**DESCRIPTION OF THE TASK:** How many lines in the records below contain the string "stone", where case counts? Report only the number.

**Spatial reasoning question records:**

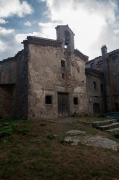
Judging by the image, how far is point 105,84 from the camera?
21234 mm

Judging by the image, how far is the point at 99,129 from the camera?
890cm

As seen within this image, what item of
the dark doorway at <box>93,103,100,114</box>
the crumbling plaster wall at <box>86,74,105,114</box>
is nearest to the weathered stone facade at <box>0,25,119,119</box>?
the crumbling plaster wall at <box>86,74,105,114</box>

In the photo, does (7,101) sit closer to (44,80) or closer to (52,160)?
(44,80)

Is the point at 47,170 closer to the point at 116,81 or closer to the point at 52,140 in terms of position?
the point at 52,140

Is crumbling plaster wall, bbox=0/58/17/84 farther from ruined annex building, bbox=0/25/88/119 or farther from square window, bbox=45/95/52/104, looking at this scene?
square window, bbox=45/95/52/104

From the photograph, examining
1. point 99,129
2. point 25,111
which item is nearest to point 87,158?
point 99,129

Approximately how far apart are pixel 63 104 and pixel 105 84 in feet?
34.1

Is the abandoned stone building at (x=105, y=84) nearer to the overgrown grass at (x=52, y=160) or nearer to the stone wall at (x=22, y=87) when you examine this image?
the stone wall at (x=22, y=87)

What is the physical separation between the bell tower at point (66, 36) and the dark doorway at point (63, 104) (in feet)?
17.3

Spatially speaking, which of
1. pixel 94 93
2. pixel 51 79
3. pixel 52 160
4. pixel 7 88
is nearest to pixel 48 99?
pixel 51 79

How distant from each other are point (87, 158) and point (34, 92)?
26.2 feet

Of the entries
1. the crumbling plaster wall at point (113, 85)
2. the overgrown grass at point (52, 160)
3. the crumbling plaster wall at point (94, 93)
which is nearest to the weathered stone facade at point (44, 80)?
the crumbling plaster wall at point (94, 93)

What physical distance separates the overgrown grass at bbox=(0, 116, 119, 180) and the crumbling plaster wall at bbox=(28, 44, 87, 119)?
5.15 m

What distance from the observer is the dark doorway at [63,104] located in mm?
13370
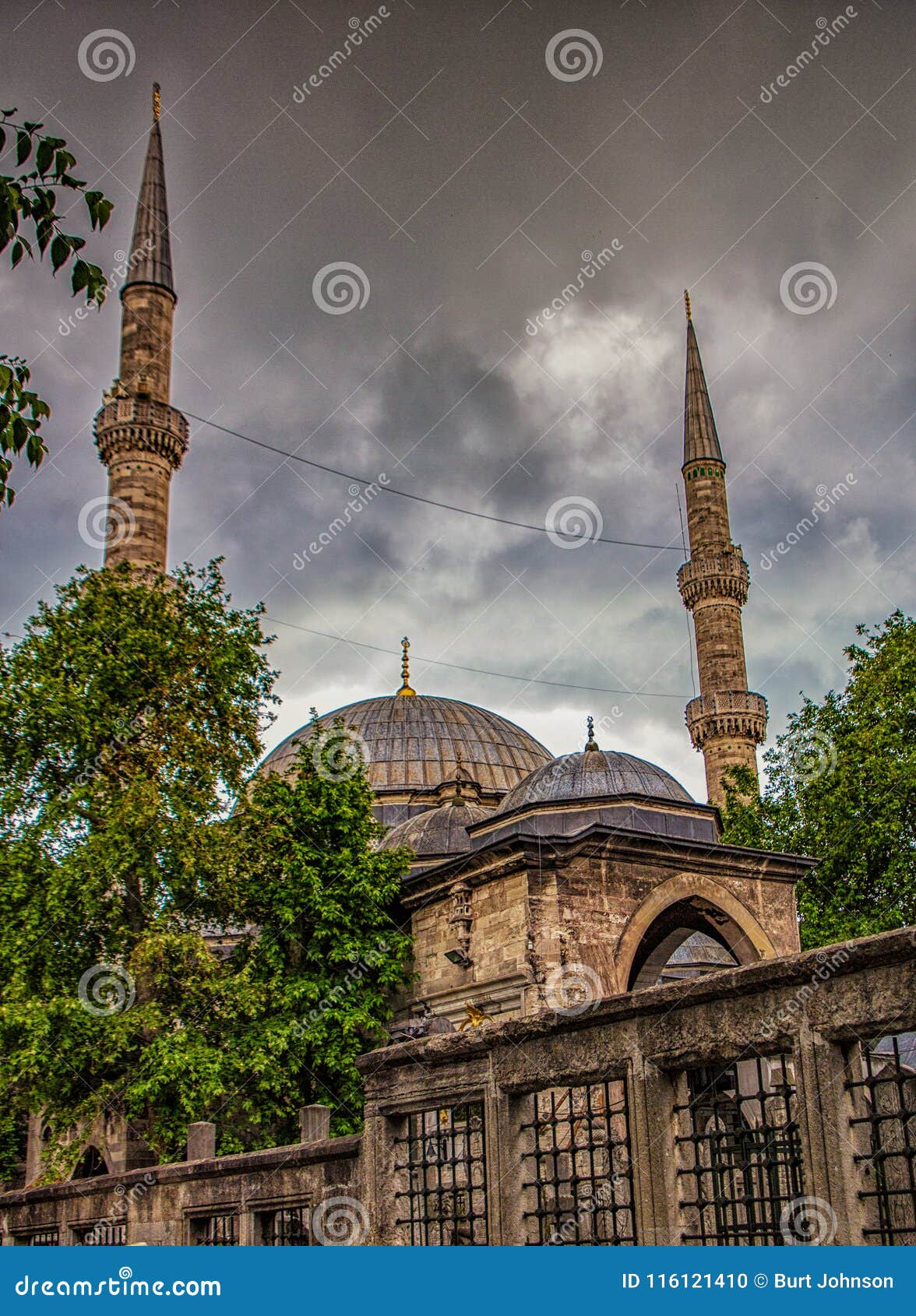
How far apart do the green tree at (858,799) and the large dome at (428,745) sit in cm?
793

---

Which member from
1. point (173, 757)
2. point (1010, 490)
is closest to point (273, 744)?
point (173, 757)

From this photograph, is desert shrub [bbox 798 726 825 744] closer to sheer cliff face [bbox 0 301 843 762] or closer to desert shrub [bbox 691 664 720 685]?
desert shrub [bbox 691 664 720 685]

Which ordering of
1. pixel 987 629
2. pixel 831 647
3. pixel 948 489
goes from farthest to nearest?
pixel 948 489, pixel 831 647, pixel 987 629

**SOLUTION FOR THIS EXERCISE:** 4